→ SELECTED PASSAGE

***

Most writers get confused about capitalization. There are a lot of diverse rules, but here are some easy ones you can learn.

Capitalize the first word of a complete sentence within another sentence:

“I said, Do you want some more?”

Capitalize compass directions when they refer to identifiable places like the American West but not general directions, like “Go west, young man.”

Capitalize historical eras like the Roaring Twenties, the Ice Age, the Cold War, and the Great Depression. But we would write: the age of reason, the nuclear age, the information age (lowercase).

Don’t capitalize titles or other terms unless used in direct address:


I saw the President of the United States.
I have a Master’s Degree in Philosophy.
He is a Doctor in that hospital.


I saw President Obama but I never saw the secretary of state.
I have a master’s degree in philosophy.
He is a doctor in that hospital.

As Smart as a Whip?

This week I’m looking at “as-as” construction. We tend to mess this one up a lot because we often say a sentence with this structure incorrectly. When using as-as construction, you have to use as twice—before and after the adjective.


They were thick as thieves.
She’s smart as a whip.


They were as thick as thieves.
She’s as smart as a whip.

One exception is: “He did as best he could.” As best is a traditional idiom (according to Bryan Gardner) that substitutes “as good as.”

Hopefully, though, you don’t use these clichés in your writing! And just how smart is a whip anyway?

Apparently . . .

***

→ Entries drawn from a collection
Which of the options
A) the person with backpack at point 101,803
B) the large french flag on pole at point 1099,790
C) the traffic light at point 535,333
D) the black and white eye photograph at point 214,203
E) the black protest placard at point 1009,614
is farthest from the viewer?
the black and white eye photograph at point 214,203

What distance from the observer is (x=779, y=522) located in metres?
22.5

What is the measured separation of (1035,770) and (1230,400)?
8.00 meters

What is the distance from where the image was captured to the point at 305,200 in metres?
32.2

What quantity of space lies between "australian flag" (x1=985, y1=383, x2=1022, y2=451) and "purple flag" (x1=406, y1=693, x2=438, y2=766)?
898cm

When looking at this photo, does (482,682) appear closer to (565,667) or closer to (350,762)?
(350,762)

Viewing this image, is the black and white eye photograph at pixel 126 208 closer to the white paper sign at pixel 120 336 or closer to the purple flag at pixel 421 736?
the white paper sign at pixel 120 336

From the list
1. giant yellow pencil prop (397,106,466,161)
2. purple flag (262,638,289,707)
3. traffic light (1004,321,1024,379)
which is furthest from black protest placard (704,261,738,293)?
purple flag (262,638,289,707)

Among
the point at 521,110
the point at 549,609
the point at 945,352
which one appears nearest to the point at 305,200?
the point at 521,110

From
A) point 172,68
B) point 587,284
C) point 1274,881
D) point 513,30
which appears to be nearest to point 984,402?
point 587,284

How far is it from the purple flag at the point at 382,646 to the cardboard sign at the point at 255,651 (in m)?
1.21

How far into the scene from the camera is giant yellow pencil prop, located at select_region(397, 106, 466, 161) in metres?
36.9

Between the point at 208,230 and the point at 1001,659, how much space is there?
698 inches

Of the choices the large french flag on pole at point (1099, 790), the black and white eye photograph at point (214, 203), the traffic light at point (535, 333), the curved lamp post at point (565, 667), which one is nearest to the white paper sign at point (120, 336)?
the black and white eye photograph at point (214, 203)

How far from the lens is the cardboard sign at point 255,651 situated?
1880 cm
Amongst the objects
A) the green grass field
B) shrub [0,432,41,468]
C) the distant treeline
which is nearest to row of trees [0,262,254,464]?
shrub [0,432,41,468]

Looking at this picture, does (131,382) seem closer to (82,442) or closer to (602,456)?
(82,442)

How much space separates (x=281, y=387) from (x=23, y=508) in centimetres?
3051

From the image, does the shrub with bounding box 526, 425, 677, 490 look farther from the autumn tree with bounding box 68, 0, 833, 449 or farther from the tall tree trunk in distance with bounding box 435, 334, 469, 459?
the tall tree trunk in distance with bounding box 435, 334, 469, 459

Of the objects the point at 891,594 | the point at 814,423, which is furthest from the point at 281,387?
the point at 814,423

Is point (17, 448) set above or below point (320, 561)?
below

***

→ WORK INSTRUCTION 1
Answer these questions about the grammar tips, one per line:
(a) What example of an identifiable place is given for capitalizing compass directions?
(b) How many times must "as" be used in as-as construction, and where does it go?
(c) Who is cited for calling "as best" a traditional idiom?
→ WORK INSTRUCTION 2
Which historical eras do the grammar tips give as examples that should be capitalized? List all of them.
→ WORK INSTRUCTION 3
Carry on the grammar tips from their final line, "Apparently . . ."
The rows play no part in what is asked here.

→ TASK RESPONSE 1
(a) The American West.
(b) Twice: before and after the adjective.
(c) Bryan Gardner.

→ TASK RESPONSE 2
the Roaring Twenties
the Ice Age
the Cold War
the Great Depression

→ TASK RESPONSE 3
Today I’m going to keep it short and just take a look at one word: Apparent. This word means “seeming.” I’ve said this before: even though we may say certain phrases in conversation and it’s accepted, that doesn’t make it okay to use it in your writing (unless you want a character to say this incorrectly, on purpose).  Dialogue and even internalizing allows for characters to say and think things that are grammatically incorrect.

In one of my novels I have a jerky character who always says “sayings” wrong. I had him yell to another person, “Why don’t you crawl back under that rock you came out of?” My line editor corrected me and said it made no sense, and she missed the point I had made him look like an idiot on purpose.

But that’s characterization, and this is the “real” world of correct usage of the English language, so . . .

You can’t die of an “apparent” heart attack (although it seems many characters in novels do!). You can apparently die of a heart attack.

She is dead of an apparent suicide.

She apparently died of suicide.

Apparently, most people don’t know this is the correct usage for the word apparent.